* TSX ends up 0.5% at 22,375.83

* Eclipses April 9 record high

* Materials sector gains 2.2% as metal prices rise

* Manulife Financial ends up 4.7% after earnings beat

May 9 (Reuters) - Canada's main stock index closed at a record high on Thursday, led by gains for financial and resource shares, as investors cheered the Bank of England's dovish shift and a decline in long-term borrowing costs.

The Toronto Stock Exchange's S&P/TSX composite index ended up 116.67, or 0.5%, at 22,375.83, eclipsing the record closing high it notched one month ago.

The index hit the new high despite recent global geopolitical tensions and sharp swings in bond yields.

"It seems that markets keep climbing the wall of worry," said Greg Taylor, portfolio manager at Purpose Investments. "It is good to see yields are pulling back a little bit. I think that's the big win today."

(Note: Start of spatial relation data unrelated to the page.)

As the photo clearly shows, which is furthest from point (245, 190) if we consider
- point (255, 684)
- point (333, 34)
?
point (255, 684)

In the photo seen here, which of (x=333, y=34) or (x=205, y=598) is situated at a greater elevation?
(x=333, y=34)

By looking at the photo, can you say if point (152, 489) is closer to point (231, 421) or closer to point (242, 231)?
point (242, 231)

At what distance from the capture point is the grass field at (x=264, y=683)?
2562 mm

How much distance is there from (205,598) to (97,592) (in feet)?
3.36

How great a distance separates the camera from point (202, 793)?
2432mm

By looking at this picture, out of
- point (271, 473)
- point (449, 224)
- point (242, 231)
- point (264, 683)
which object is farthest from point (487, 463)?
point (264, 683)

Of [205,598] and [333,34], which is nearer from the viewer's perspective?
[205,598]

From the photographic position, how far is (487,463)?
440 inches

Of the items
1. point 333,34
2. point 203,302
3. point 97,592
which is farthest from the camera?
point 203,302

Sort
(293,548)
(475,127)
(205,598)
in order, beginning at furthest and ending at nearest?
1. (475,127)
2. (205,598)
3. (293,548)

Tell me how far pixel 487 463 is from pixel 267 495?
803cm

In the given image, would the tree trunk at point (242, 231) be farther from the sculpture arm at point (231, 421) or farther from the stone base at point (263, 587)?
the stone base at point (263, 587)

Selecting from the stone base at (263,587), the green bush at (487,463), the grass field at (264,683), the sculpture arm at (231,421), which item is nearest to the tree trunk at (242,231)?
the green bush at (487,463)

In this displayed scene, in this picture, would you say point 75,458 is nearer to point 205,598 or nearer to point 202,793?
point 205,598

The U.S. 10-year yield, a global benchmark, eased 2.6 basis points to 4.457%. It is down roughly 28 basis points from its April peak.

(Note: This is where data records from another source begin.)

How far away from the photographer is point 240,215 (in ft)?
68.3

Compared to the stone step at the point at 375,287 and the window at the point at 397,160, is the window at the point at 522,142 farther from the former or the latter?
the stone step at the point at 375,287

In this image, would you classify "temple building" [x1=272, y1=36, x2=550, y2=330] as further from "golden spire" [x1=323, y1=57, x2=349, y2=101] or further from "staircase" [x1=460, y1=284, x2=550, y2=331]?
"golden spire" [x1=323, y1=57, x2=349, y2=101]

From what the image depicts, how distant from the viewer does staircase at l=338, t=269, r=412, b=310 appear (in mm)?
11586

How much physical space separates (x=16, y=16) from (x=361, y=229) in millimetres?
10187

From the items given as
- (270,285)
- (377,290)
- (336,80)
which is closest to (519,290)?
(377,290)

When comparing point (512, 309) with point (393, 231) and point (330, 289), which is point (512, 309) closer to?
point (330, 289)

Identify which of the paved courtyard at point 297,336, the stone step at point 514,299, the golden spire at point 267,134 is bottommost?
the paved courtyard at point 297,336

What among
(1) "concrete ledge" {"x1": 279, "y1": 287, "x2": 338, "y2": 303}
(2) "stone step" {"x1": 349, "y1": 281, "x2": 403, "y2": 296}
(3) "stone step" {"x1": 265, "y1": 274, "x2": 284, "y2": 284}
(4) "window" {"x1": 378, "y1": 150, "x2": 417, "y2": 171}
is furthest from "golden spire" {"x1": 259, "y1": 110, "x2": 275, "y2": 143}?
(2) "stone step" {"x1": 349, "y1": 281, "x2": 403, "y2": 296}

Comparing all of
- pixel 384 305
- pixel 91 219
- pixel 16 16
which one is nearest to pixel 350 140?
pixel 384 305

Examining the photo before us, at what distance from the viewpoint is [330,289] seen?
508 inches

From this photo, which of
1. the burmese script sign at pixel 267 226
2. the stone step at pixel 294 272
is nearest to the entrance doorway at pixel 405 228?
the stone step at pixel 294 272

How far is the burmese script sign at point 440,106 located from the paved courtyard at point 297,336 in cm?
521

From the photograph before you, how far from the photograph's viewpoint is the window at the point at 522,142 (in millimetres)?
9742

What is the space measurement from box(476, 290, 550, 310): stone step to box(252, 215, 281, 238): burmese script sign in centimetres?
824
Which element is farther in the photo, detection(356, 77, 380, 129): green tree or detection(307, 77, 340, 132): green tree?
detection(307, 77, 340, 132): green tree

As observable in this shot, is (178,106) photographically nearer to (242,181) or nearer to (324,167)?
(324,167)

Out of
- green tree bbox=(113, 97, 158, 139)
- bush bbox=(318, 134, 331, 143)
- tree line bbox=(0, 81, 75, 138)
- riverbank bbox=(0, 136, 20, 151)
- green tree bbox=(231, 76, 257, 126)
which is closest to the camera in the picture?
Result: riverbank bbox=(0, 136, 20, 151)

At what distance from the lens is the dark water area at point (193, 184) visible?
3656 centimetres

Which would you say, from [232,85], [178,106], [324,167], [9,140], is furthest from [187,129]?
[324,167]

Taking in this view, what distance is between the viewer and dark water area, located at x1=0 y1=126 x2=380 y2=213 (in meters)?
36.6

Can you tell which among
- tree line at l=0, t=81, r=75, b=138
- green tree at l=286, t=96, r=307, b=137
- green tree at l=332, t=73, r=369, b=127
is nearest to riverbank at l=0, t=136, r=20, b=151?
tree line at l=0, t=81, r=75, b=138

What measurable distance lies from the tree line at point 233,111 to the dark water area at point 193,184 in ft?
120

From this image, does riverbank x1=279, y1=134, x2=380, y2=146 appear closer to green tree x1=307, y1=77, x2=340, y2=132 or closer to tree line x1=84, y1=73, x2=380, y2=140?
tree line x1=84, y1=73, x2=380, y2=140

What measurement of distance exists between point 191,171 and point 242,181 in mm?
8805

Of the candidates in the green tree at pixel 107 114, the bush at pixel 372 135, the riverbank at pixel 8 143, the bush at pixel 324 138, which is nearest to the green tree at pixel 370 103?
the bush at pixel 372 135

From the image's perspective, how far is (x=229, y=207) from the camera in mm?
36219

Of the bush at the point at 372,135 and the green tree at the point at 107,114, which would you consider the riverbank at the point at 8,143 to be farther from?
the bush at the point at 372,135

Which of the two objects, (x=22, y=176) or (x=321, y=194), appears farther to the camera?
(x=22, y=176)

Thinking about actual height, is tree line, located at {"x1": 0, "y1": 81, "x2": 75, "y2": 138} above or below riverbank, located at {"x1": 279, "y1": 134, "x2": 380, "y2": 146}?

The Bank of England paved the way for the start of interest rate cuts as soon as next month.

"The Bank of England was a little more dovish in signaling that rate cuts are coming. I think that's just a reminder that the Bank of Canada is probably going to be following the same path in the near term," Taylor said.

The materials group, which includes metal miners and fertilizer companies, was up 2.2% as gold and copper prices climbed.

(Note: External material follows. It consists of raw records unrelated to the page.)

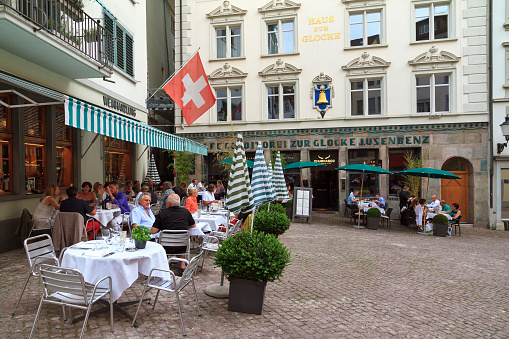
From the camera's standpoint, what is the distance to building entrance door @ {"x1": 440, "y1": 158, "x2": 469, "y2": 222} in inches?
672

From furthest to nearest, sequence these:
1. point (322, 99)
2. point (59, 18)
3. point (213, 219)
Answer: point (322, 99)
point (213, 219)
point (59, 18)

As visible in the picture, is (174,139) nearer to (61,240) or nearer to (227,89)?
(61,240)

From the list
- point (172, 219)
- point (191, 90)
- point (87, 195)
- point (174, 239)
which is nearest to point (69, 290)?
point (174, 239)

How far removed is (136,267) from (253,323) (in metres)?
1.67

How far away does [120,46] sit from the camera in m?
13.2

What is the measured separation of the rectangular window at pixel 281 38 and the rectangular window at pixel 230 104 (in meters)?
2.73

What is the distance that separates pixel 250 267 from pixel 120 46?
11329 millimetres

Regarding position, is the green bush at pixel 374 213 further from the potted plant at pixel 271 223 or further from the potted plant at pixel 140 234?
the potted plant at pixel 140 234

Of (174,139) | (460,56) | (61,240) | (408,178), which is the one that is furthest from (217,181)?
(460,56)

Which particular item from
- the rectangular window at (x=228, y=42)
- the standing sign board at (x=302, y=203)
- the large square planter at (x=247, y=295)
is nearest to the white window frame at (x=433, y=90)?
the standing sign board at (x=302, y=203)

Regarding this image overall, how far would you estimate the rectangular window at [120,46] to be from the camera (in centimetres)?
1224

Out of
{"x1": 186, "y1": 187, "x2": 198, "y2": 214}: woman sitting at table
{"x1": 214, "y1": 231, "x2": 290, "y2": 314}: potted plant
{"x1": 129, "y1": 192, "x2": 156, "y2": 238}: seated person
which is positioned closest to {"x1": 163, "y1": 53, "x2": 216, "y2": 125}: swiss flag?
{"x1": 186, "y1": 187, "x2": 198, "y2": 214}: woman sitting at table

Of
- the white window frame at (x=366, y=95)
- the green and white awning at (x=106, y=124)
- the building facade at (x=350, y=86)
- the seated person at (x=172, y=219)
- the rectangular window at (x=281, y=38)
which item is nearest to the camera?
the green and white awning at (x=106, y=124)

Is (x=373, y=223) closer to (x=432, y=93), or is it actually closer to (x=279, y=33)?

Nutrien Ltd, the world's biggest fertilizer producer, beat first-quarter profit estimates on strong demand for crop nutrients. Its shares added 4.5%.

The price of oil also rose, settling 0.3% higher at $79.26 a barrel. Energy added 0.7%, while heavily weighted financials were up 0.6% as Manulife Financial Corp shares gained 4.7% after the insurer reported better-than-expected quarterly profit.

Auto parts manufacturer Linamar Corp was another standout. Its shares jumped 6.8% after the company's first-quarter sales beat analysts' expectations. (Reporting by Fergal Smith in Toronto and Purvi Agarwal in Bengaluru Editing by Shilpi Majumdar and Matthew Lewis)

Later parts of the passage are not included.